Die Beschwerdeführerin erhob dagegen den als Berufung bezeichneten Einspruch vom 18. April 1995. Darin führte sie hinsichtlich des Dienstnehmers K. aus, dieser sei seit 1. März 1990 im Betrieb beschäftigt. Bei Einstellung dieses Dienstnehmers sei einvernehmlich die Einstufung bzw. die Anrechnung von Vordienstzeiten vereinbart worden. Die seinerzeitige mündliche Vereinbarung sei nun schriftlich festgehalten worden und liege dieser Berufung bei.

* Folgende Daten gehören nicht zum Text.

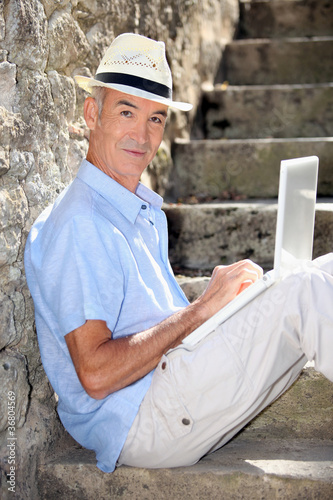 elderly gentleman working outdoors on laptop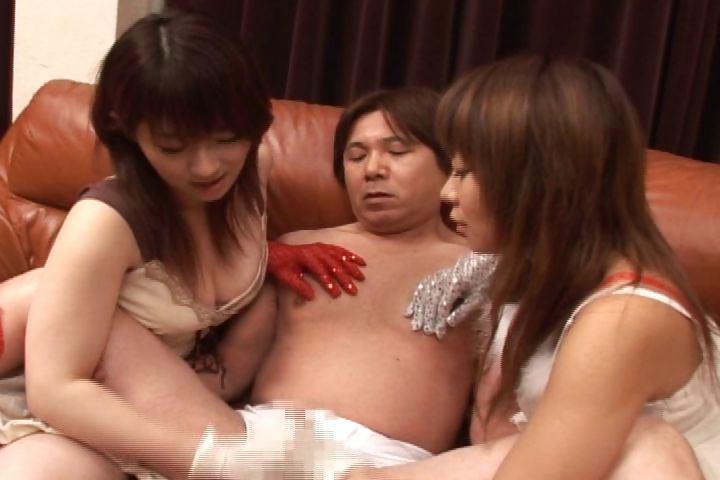 Porn Tube of Two Hot Asians Try Out Different Gloves To Jack A Guy Off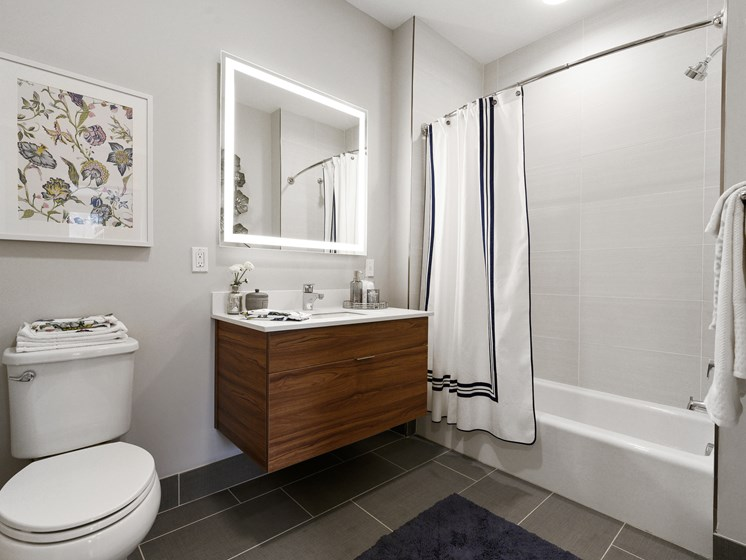 Large modern bathroom with light up mirror over sink and vanity and tiled flooring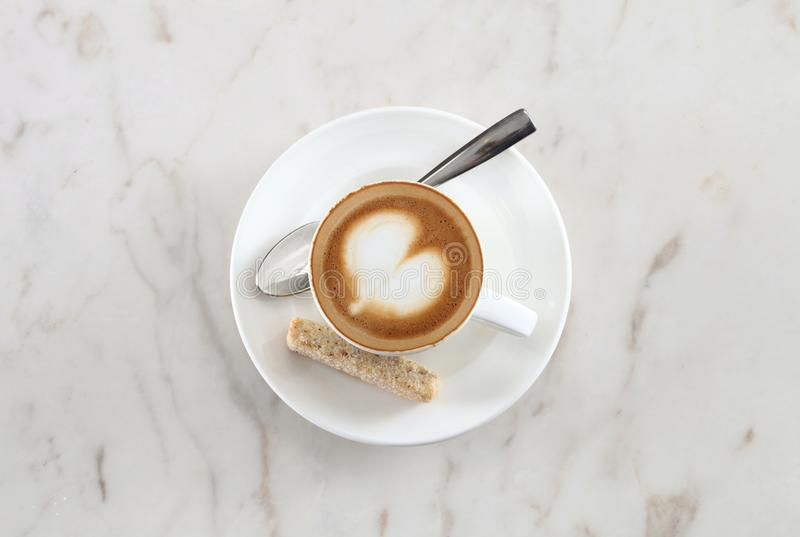 Latte coffee art. Latte coffee cup on marble background stock image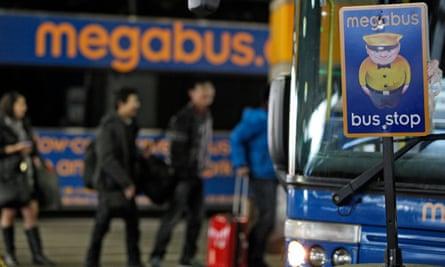People board a Megabus in Washington DC.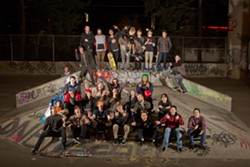 Kevin Kuest ollies among a group of UTF supporters. - MIKE MILLER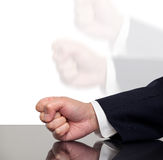 A businessman slamming his fist on a table Stock Photo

Es werde daher die Anerkennung der bisher vorgenommenen Einstufung begehrt.
Die belangte Behörde brachte mit Schreiben vom 16. September 1997 den Inhalt der Stellungnahme der mitbeteiligten Gebietskrankenkasse zum Einspruch der Beschwerdeführerin zur Kenntnis und räumte ihr eine Frist zur Stellungnahme ein. Gleichzeitig wurde darauf hingewiesen, dass die im Einspruch beschriebenen schriftlichen Vereinbarungen entgegen dem Vorbringen nicht vorgelegt worden seien. Die Beschwerdeführerin reagierte auf dieses Schreiben nicht.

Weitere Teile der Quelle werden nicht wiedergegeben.